● Supplied passage
↓

Nathan Lamport nationally known Orthodox leader and philanthropist, president of the Board of Directors of the Rabbi Isaac Elchanan Theological Seminary and donor of $200,000 toward the Yeshiva College now in process of construction, died at his summer residence here late Monday evening. He was 74 years old. Mr. Lamport is survived by his widow, Mrs. Celia Lamport, three sons, Samuel C., Arthur M. and Joseph H., and six daughters, Mrs. Ida Hurewitz. Mrs. Jessic L. Cohen, Mrs. Mildred Rothstein, Mrs. Ethel Bresler, Mrs. Anna Lamport and Mrs. Esther Lamport. He is also survived by his brother Solomon Lamport. active in furthering Jewish education.

FUNERAL SERVICES TODAY

Funeral services will be held at 10:30 this morning at the Jewish Center, 131 West 86th Street. The cortege will proceed to the Rabbi Isaac Elchanan Theological Seminary, 301 East Broadway, and will then go to the new buildings of the Yeshiva College on Washington Heights. The body will be taken to a receiving vault at Union Fields Cemetery, the family planning to transfer the body for burial in Palestine in the near future beside the grave of Mr. Lamport’s father.

↑

● Supplied material
↓

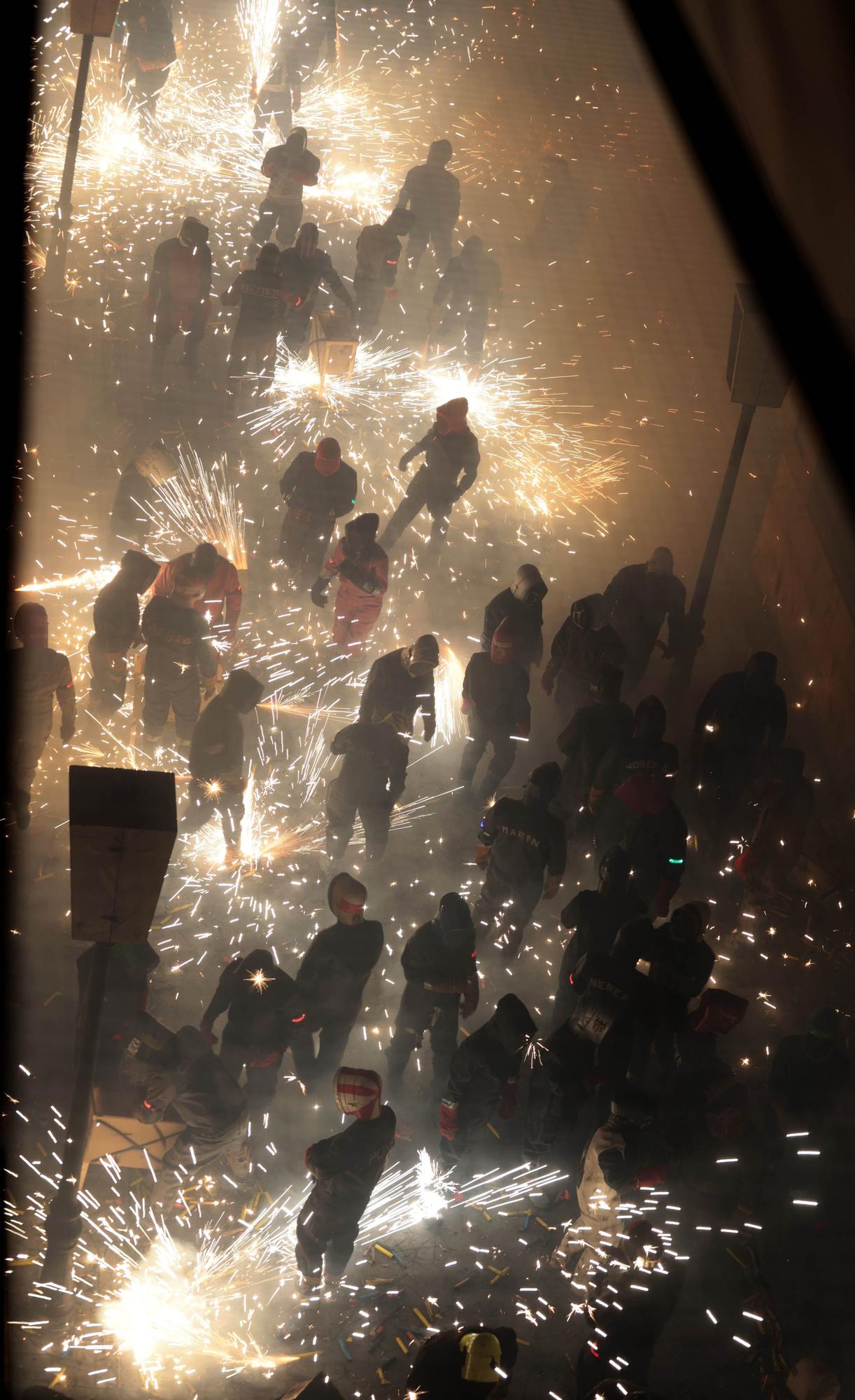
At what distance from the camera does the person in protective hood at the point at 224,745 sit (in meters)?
7.35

↑

● Tasks
• a. Answer these questions from the Nathan Lamport obituary, one line each:
(i) How old was Lamport when he died?
(ii) Where were the funeral services to be held?
(iii) Where did the family plan to bury him in the near future?
• b. Write the next part of the Nathan Lamport obituary, picking up after its final sentence.

● Responses for each task
• a.
(i) He was 74 years old.
(ii) At the Jewish Center, 131 West 86th Street.
(iii) In Palestine, beside the grave of his father.

• b.
Louis Marshall, in a statement issued to the Jewish Daily Bulletin, eulogized the late Mr. Lamport. “For many years, Nathan Lamport has been a powerful influence for good in this community, stated Mr. Marshall “His has been a life of usefulness. He has stood like a rock, steadfast and uncompromising in his devotion to the spirit of Judaism and has been an honor to it, for he never failed to recognize the importance of hallowing its doctrines and traditions and in inculcating them in the heart and minds of the Jewish youth everywhere.

“He has been generous in his contributions to the cause of education and the upbuilding and maintenance of synagogues and schools and to the relief of our suffering brethren.

“My long acquaintance with him aroused in me feelings of respect and admiration for his uprightness, his piety, his unswerving loyalty to our faith and his communal conscience.”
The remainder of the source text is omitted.